Marc Guggenheim on Reactions to Arrowverse, DCU, Gunn/Safran Comments
Marc Guggenheim briefly addressed the media reaction to his previous comments regarding the Arrowverse, DCU, James Gunn/Peter Safran & more.
A little more than a week after Marc Guggenheim, one of the founding forces behind The CW's "Arrowverse" (Arrow, The Flash, Supergirl, etc.), posted an update on Substack expressing his feelings about not getting "at least a meeting" with DC Studios' co-heads James Gunn & Peter Safran re new DCU and how that's impacted his feelings on his time spent working in the DCU (more on that below). Well, it's no surprise that the post definitely got a lot of folks' attention, and now Guggenheim has updated his newsletter, briefly addressing the reaction that it received from other media and how it was reported.
Noting that his February 3rd newsletter "NO GOOD DEED…" had seen "a lot of increased engagement," Guggenheim wrote that he "had no idea what was coming." From there, he addresses how Deadline Hollywood and other outlets ran with it (though, to be fair, Bleeding Cool actually ran the story before DH and others did). Noting the expression, "there's no such thing as bad publicity," Guggenheim argues that "with virtually no exceptions" (we take exception with that), the reporting on his comments focused too much on his line, "I really wasted my time" regarding his run on The CW's Arrowverse without adding that he was speaking only from a career-level standpoint.
Before continuing on with his newsletter, Guggenheim shared his "only regret" on the matter. "My only regret is that articles like these give aid and comfort to the Arrowverse's small contingent of trolls. (As if Mr. Gunn cares a whit about their objections to character romances or deaths.)," Guggenheim wrote. "Then again, such folk have always insisted on making themselves the subject of the narrative, and that's not likely to change anytime soon."
Previously on… Marc Guggenheim & DCU Studios' DCU
In an update from February 3rd entitled "NO GOOD DEED…" (which was finding new life on social media as The CW's The Flash and the "Arrowverse" nears its end), Guggenheim revealed that he had considered ending his newsletter. To explain his reasoning, Guggenheim offered what he described as "a truncated version of what I'd originally written" for the update but didn't run. Over the course of what follows, Guggenheim highlights his time in the "Arrowverse," focusing on "Crisis on Infinite Earths" and the five-part crossover's ability to interconnect various universes (even the 1990 The Flash and 1966 Batman series) "years before 'Doctor Strange and the Multiverse of Madness'":
"The project, a live action adaptation of a seminal comic book series that made a significant impression on my psyche, was more than a labor of love — it was a labor in every respect and a project where I spent every ounce of capitol I'd amassed in developing DC Comics-related shows for Warner Bros. over an eight-year period. I called in every favor. I used every chit. I burned every bridge. I even spent $10,000 of my own money."

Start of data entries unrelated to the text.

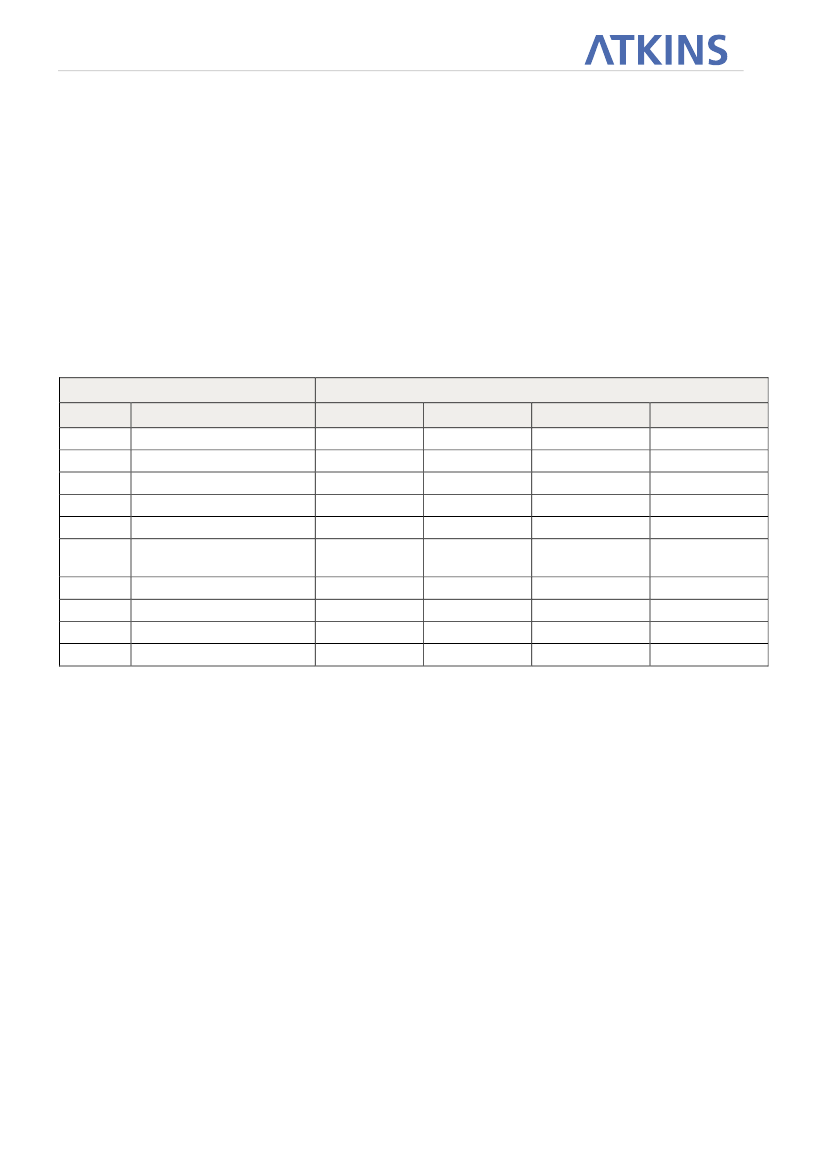 1700826_0002.png
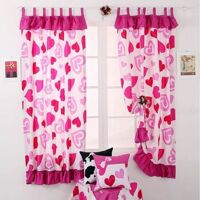 Rèm bé trai mã 335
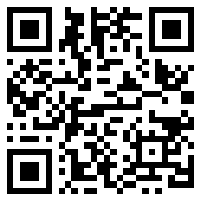 QR Code for MPF1BAw6oe9CebnUryoCybqW2KSkWyrDyD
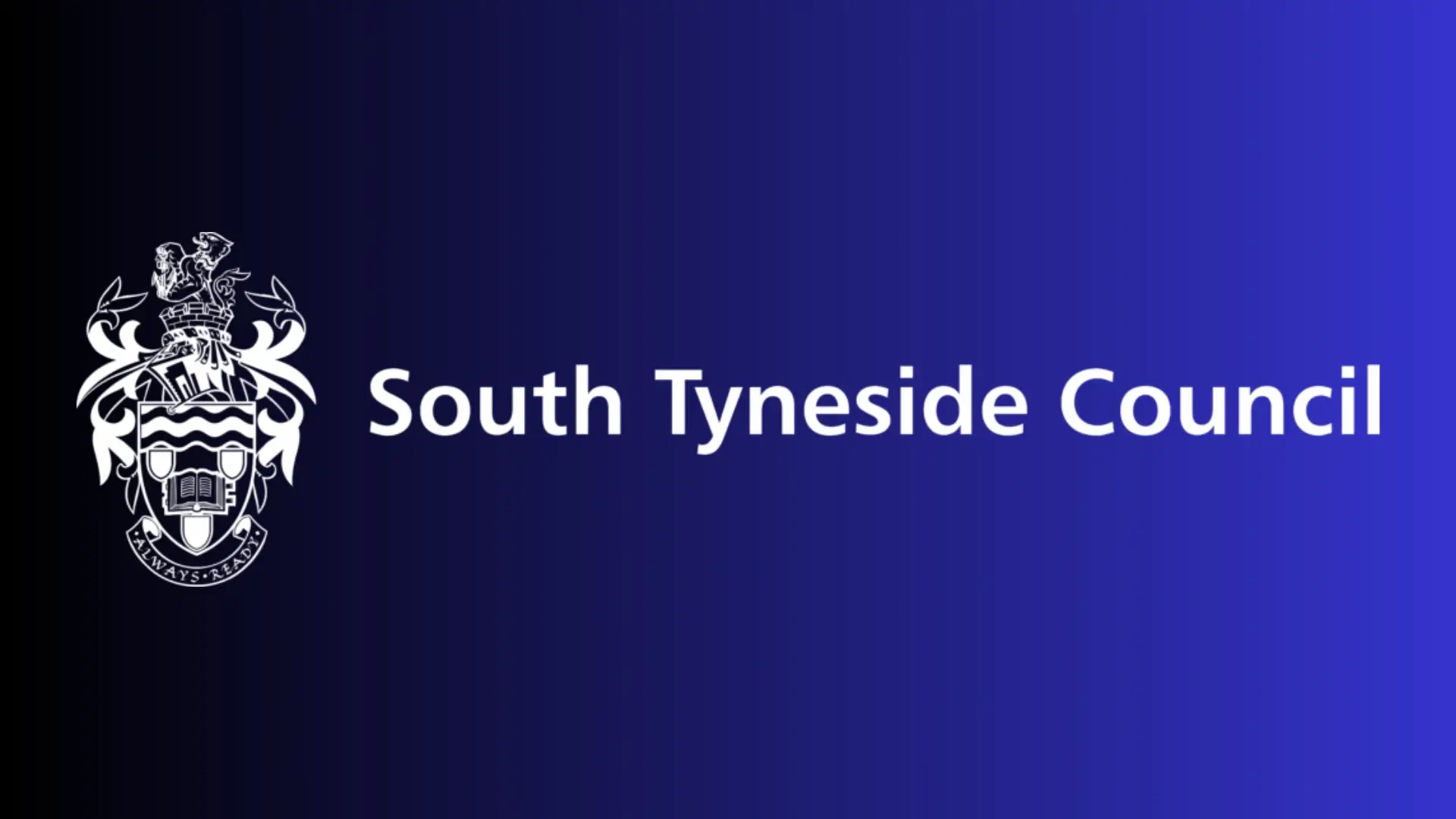 South Tyneside Council joins UK local authorities using Symbiant’s configurable GRC software to support governance, risk and assurance.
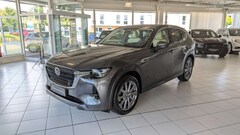 Bild des Angebotes Mazda CX-60 Takumi Hybrid AWD *Matrix-LED*Panoramadach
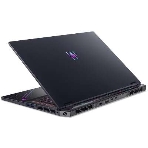 Ноутбук Acer Predator Helios 18 AI PH18-73-99GX черный 18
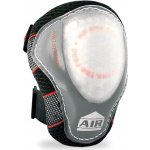 Powerslide Pro – Zboží Dáma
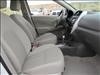 2016 Nissan Versa 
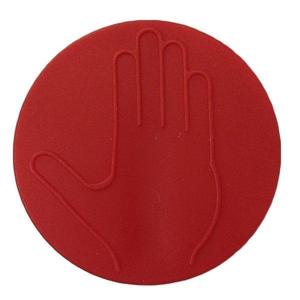 KETTLER HANDGRIP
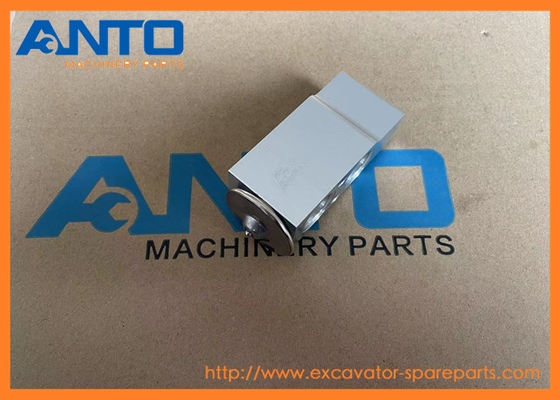 4719199 वाल्व फिट HITACHI खुदाई ZX140W-3 ZX140W-3-AMS ZX140W-3DARUMA ZX145W-3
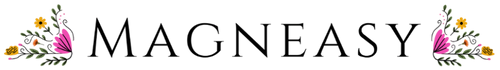 MagnEasy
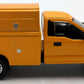 Tonkin 1:50 Scale Diecast Ford F250 w/ Bed Cover NIB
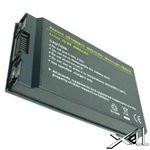 Laptop/Notebook Battery for HP/Compaq HSTNN LB27 pb993ut hstnn-c02c pb991a pb991 398681-001 383510-001 On Sale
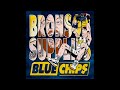Action Bronson - Blue Chips (Full Album)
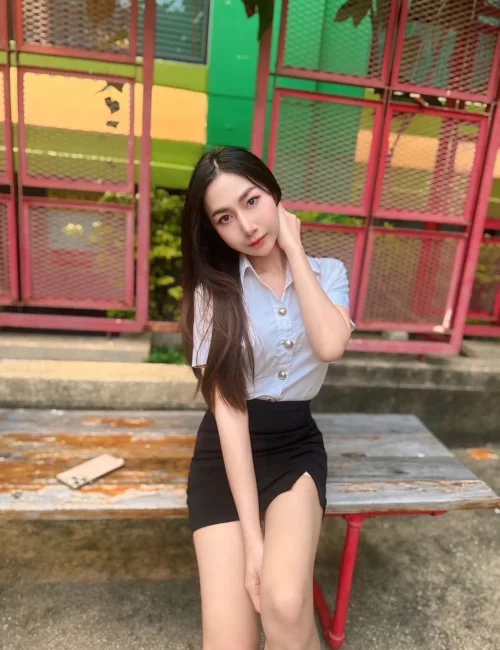 Flra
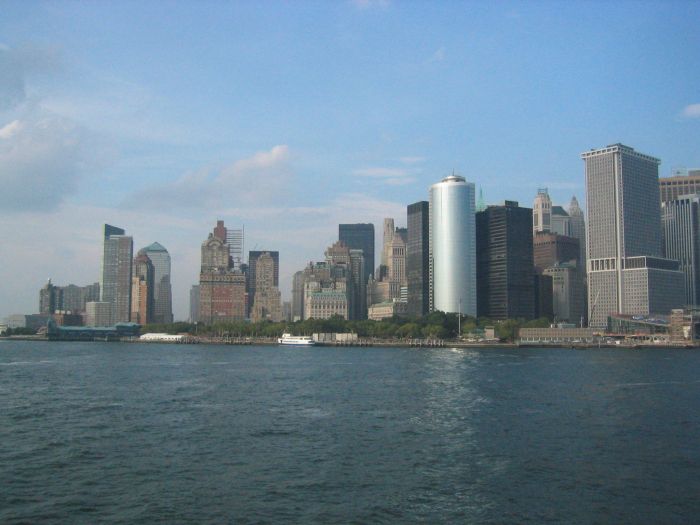This image has been resized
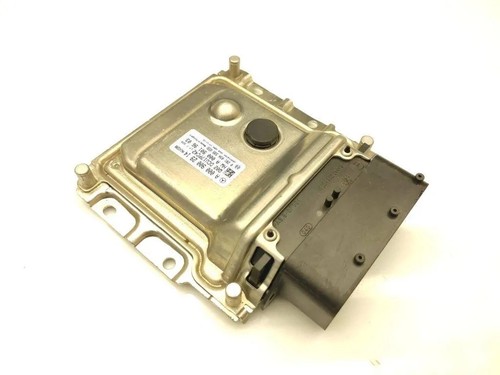 MERCEDES-BENZ SPRINTER 3,5-t Furgon 906 AdBlue Steuergerät A0009002914 31731870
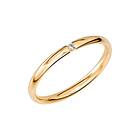 Schalins Sign Of Love SR2008 Guld
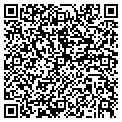 QR code with Hassan Md contacts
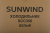 Холодильник SunWind SCC356 2-хкамерн. белый - купить недорого с доставкой в интернет-магазине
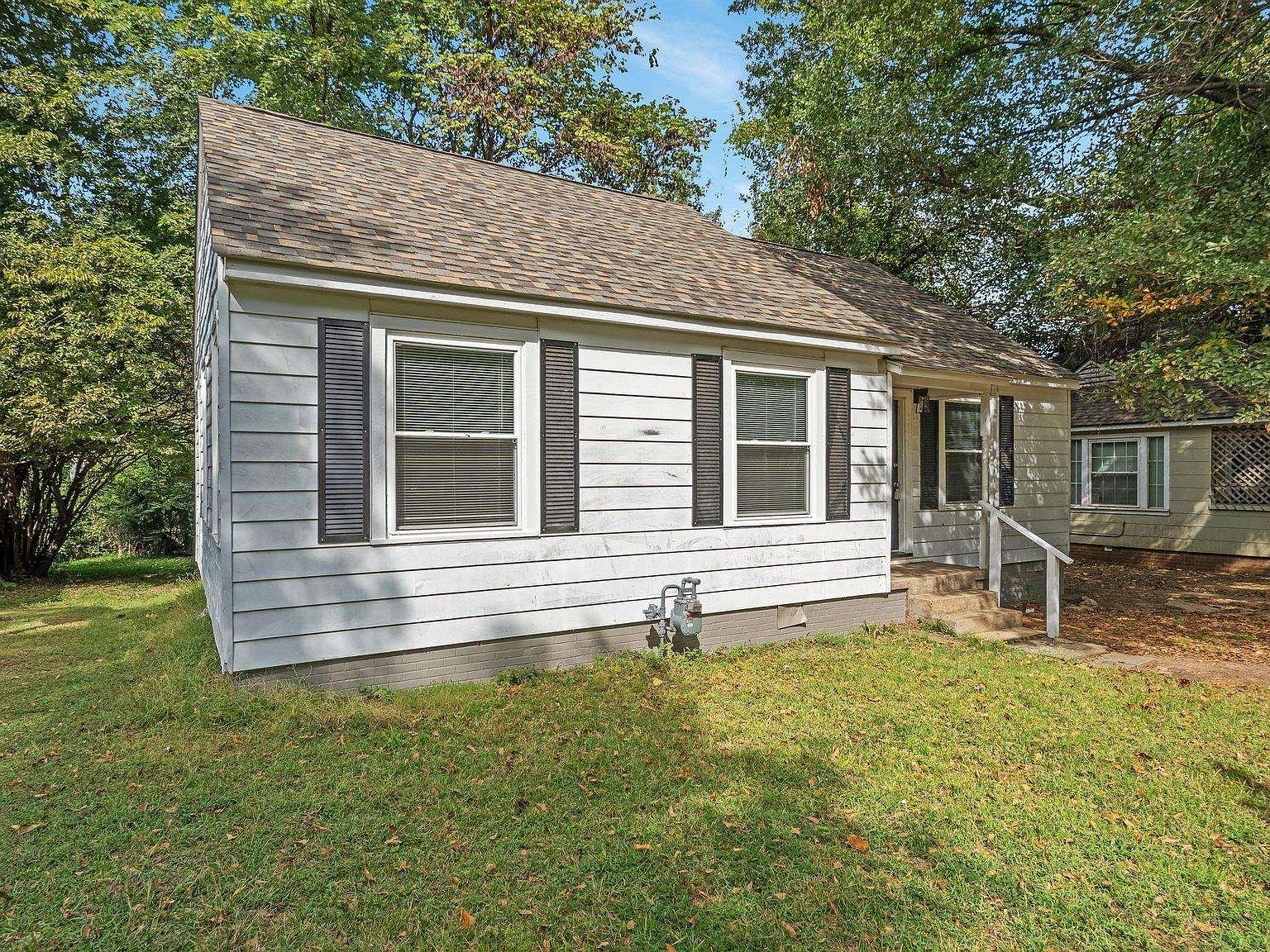 3809 Macarthur Dr Fort Smith, AR 72904 - Thumbnail 4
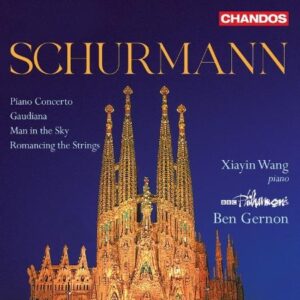 Tplaza.net > Classical Music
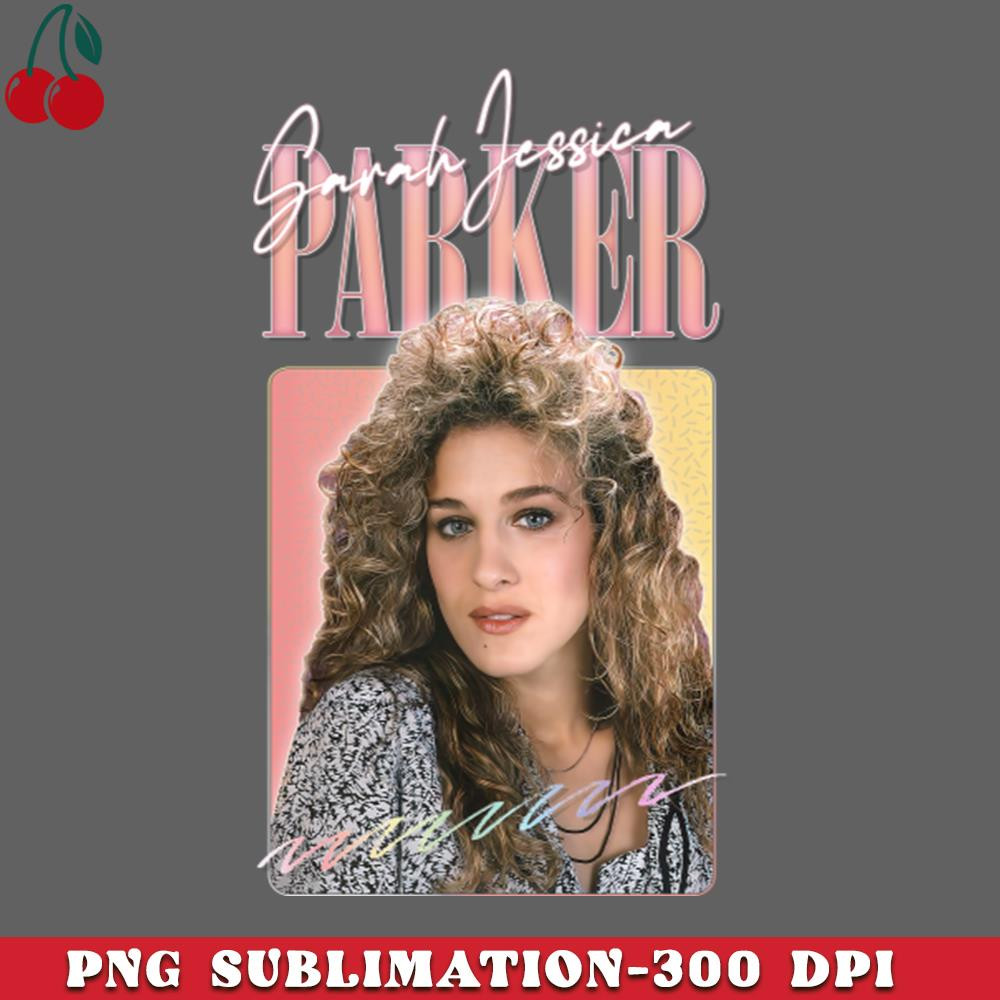CL2612238318-Sarah Jessica Parker s Aesthetic Design PNG Download.jpg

Yet, Guggenheim reveals that he wasn't contacted when the plans for Gunn's & Safran's new DCU began coming together. And though he understands and appreciates the duo wanting to start fresh with a vision "as ambitious as the DC Universe deserves," Guggenheim also added, "I would have liked to have gotten at least a meeting." As he saw it, the gesture would've been "a small recognition" of his efforts to influence "the grand tapestry that is the DC Universe." Guggenheim ended the excerpt with, "I'd only spent nine years toiling in that vineyard, after all. (Not including many more years co-writing the 'Green Lantern' movie, a 'Green Lantern streaming series, and comic books like 'The Flash,' 'Batman Confidential,' 'Adventures of Superman,' and 'Justice Society of America.')."
Shifting back to the update he did write & post, Guggenheim continued by adding that the original update would've had "some other stuff which basically boiled down to me lamenting that although working for DC had been creatively fulfilling, it involved a lot of adversity, challenges, and personal sacrifices — none of which seem to have accrued to any professional benefit. Simply put, the Arrowverse hasn't led to any other gigs, so it feels — at least on a career level — that I really wasted my time." But in the original, scrapped post that Guggenheim shared, he added that he was "deeply grateful" for how the fans supported the "Arowverse" over the years. "I don't mean to belittle this in the slightest – fans loved what we did. There were Tweets. There were posts. There were memes. There was much discussion. All of which I was – and remain – deeply grateful for. Working on these shows, we always reminded ourselves that the opposite of love was not hate; it was apathy, and no matter what, there was never any apathy."